Engineering Properties of Xypex-Treated Cement Paste

Bassam S. TERRO

        In order to mimic possible "realcrete", the hcp substrates chosen were highly permeable and unsaturated. The former property was achieved by a combination of a low C₃S OPC and a high w/c ratio of 0.65; the latter by preconditioning the substrates at relative humidities of 100%, 88%, 72%, 56% and in air. Subsequently, the substrates were treated with Xypex and conditioned at approximately 100% RH for periods up to 26 weeks prior to assessment.

        The assessment of Xypex was performed at different depths within the substrate using propan‑2‑ol counter‑diffusion, chloride diffusion, and "water" permeability. Pore structure was characterized using propan‑2‑ol adsorption, whilst the mineralogy of hcp was monitored using Thermogravimetry. In order to isolate the effect of the active ingredient of Xypex a control programme was performed.

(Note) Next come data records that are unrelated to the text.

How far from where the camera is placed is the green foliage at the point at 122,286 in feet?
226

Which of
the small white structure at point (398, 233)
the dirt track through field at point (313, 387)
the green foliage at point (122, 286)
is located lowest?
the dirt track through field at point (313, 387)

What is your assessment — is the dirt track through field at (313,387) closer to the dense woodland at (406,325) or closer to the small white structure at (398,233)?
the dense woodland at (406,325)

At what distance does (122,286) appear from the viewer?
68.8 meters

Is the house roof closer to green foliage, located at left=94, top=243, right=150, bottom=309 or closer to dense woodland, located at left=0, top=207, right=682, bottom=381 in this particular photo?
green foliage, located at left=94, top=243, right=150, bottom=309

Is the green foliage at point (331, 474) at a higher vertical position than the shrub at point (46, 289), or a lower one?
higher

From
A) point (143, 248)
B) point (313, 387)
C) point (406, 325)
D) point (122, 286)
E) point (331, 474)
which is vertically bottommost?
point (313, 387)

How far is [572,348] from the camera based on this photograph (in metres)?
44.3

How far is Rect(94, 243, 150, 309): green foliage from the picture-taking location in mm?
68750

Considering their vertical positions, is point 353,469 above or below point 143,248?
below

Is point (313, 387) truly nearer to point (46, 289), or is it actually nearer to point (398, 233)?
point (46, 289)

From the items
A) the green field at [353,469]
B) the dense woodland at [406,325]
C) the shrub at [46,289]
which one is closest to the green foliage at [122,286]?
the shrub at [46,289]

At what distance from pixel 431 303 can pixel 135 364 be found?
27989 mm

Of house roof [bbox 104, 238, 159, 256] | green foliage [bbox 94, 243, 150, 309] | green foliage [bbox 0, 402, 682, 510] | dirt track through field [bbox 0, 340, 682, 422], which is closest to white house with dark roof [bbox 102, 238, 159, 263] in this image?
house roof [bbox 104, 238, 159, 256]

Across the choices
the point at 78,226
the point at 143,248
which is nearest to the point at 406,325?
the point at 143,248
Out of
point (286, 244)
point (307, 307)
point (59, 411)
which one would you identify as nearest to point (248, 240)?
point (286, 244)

This included both untreated substrates and those treated with a special Xypexpreparation in which the active ingredient was omitted. An additional set of control substrates were cured continuously in lime water to provide a datum for the potential development of the substrate given ideal curing conditions.

        The crystal growth of Xypex is determined, yet the solubility of the crystals requires further investigation. The crystal growth occurs rapidly in the substrate, yielding improvement in the engineering properties examined. However, the efficacy of Xypex is test‑dependent and strongly depends on the state of substrate prior to the Xypex application. The benefits experienced by the engineering properties follow improvements in the pore structure, a result of a chemical reaction between the active ingredient of Xypex and the cement minerals, together with the consequences of the ingress of water to partially dehydrated substrates, The chemical reaction consumes calcium hydroxide to produce carbonate‑like andCSH‑like phases.

      It was found that only propan‑2‑ol counter‑diffusion is well‑correlated to the pore structure for substrates preconditioned at 100% and 88% RH. It would appear that preconditioning at 72% and 56% RH modifies this correlation due to the effect of other pore parameters such as shape, tortuosity and isotropy. Comparison with published data suggests that the application of Xypex is equivalent to a reduction in w/c from 0.8 to approximately 0.5.